##### 文档摘录 #####
当然，sed编辑器的匹配模式功能也适用于删除命令：
[root@wzp ~]# sed '/number 3/d' test5
this is number 1
this is number 2
this is number 4
表示含有number 3的文本行给删除掉。
注意：如上所有的删除操作不会处理原始文件，所删除的仅仅是输出到STDOUT的内容：
[root@wzp ~]# cat test5
this is number 1
this is number 2
this is number 3
this is number 4
我们可以看到test5被处理后的完整性！

2.4、插入和附加文本
sed编辑器允许向数据流插入和附加文本，两个操作的差别如下：
* 插入命令(i)在指定行之前添加新的一行
* 附加命令(a)在指定行之后添加新的一行
下面看一个例子就很好理解了：
[root@wzp ~]# cat test5
this is number 1
this is number 2
this is number 3
this is number 4
[root@wzp ~]# sed '3i\
> this is an insert number' test5
this is number 1
this is number 2
this is an insert number
this is number 3
this is number 4
在指定的第三行之前添加一行
[root@wzp ~]# sed '3a\
> this is an insert number' test5
this is number 1
this is number 2
this is number 3
this is an insert number
this is number 4
在指定的第三行之后添加一行(把a理解为after的首字母即可)
如果要在最前面添加新的一行，那么通过1i即可实现，如果是附加多行呢？那么在每一个新行之后使用一个反斜杠即可，直到到达要添加文本的最后一行：
[root@wzp ~]# sed '1i\
> this is first insert number\
> this is second insert number ' test5
this is first insert number
this is second insert number
this is number 1
this is number 2
this is number 3
this is number 4
这样子就把两行都添加到数据流中了。
##### 数据摘录 #####
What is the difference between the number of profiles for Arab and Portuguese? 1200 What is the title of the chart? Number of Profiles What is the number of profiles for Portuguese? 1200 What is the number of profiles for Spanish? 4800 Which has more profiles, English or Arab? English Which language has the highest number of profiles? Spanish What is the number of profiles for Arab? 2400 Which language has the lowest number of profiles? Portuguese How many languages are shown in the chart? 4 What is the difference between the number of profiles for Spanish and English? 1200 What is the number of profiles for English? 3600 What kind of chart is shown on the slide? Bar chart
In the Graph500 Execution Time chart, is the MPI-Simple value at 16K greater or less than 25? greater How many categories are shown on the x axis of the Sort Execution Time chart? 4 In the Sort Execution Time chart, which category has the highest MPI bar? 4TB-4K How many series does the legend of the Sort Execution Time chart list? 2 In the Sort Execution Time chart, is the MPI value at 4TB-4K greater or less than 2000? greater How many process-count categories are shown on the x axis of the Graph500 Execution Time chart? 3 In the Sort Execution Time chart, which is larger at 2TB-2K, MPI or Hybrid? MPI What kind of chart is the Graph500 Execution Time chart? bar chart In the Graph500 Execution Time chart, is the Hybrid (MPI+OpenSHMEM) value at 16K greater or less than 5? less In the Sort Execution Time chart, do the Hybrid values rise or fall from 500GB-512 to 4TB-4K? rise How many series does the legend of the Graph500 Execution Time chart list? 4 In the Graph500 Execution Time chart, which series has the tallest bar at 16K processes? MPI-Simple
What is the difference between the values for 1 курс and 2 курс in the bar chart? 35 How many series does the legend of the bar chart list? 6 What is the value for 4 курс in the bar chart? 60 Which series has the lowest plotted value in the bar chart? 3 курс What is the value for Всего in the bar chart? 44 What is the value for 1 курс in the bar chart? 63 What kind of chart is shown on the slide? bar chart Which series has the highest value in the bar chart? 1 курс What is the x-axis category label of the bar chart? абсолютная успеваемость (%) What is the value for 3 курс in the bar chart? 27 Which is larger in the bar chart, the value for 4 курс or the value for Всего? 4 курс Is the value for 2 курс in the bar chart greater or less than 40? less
#####
请把上面sed编辑器文档中从“如果要在最前面添加新的一行，”一直到“这样子就把两行都添加到数据流中了。”的全部内容一字不改地照抄出来。

如果要在最前面添加新的一行，那么通过1i即可实现，如果是附加多行呢？那么在每一个新行之后使用一个反斜杠即可，直到到达要添加文本的最后一行：
[root@wzp ~]# sed '1i\
> this is first insert number\
> this is second insert number ' test5
this is first insert number
this is second insert number
this is number 1
this is number 2
this is number 3
this is number 4
这样子就把两行都添加到数据流中了。